The bourse closed the month with 18 gainers outpacing 13 losers, while monthly turnover surged to ZWG771m, up from ZWG532m in June, according to a report by Fincent Securities. Telecom giant Econet led trading activity, recording ZWG274m in turnover, followed by FBC at ZWG125m. This marks a shift from June, when Delta and Econet dominated trading with ZWG212m and ZWG116m, respectively.
The US dollar-denominated Victoria Falls Stock Exchange (VFEX) also posted strong gains, with market capitalisation jumping 15% after a marginal 0.02% dip in June. Six stocks advanced while only two declined.
However, trading activity fell sharply, with monthly turnover dropping 41% to US$4.3m from US$7.2m in June.
On the ZSE, SeedCo emerged as the top gainer, surging 58.38%, while OK Zimbabwe recorded the steepest decline, plunging 30.09%. On the VFEX, Padenga led the advancers, whereas Edgars fell 14.18%.

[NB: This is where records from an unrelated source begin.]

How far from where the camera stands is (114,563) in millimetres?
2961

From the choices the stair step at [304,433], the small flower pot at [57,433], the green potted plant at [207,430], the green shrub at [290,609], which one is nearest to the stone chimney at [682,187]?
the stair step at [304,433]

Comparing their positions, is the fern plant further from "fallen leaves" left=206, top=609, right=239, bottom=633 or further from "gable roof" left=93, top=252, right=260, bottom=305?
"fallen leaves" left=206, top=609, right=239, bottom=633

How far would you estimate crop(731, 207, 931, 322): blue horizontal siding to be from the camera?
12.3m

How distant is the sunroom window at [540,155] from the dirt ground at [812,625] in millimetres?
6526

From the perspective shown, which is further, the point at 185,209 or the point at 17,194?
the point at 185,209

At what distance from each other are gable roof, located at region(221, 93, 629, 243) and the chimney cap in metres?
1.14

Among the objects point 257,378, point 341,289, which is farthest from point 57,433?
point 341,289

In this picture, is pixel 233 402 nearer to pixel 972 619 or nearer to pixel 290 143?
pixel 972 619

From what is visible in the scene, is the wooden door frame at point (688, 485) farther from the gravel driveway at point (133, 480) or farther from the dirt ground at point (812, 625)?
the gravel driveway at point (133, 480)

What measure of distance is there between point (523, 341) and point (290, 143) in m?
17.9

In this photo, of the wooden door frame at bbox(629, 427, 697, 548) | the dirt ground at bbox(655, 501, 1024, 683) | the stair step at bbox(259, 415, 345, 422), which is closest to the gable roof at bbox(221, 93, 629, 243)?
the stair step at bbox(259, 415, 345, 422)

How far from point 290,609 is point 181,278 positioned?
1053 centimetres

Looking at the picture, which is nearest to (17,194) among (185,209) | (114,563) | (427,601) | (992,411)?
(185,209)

Analysts at Fincent Securities said Zimbabwean equities remain undervalued, with many major counters trading below historical averages. “We believe equities will gradually reprice as witnessed on the VFEX,” the report stated, adding that several major counters present “attractive buying opportunities” for investors.
The sustained rally across both exchanges reflects growing investor confidence, though liquidity challenges on the VFEX highlight lingering caution in the dollarised market.
The 2025 Mid-Term Monetary Policy Statement noted that the ZSE experienced bearish sentiment during the first half of the year, reflecting a continued market correction following monetary policy tightening in late 2024.
Market capitalisation declined from ZiG66.2 billion in December 2024 to ZWG60.97 bn as at June 2025.
ZSE Holdings Chief Executive Officer Justin Bgoni said that the bourse continues to navigate currency and inflation volatility.
“When there is hyperinflation, it limits the products you can bring to the market.
For example, you expect debt to be a big part of your market, but when inflation is high, people will not invest in debt products,” he said.
“In terms of taxes and everything, the government has been better for us. They have lowered their taxes quite a bit.”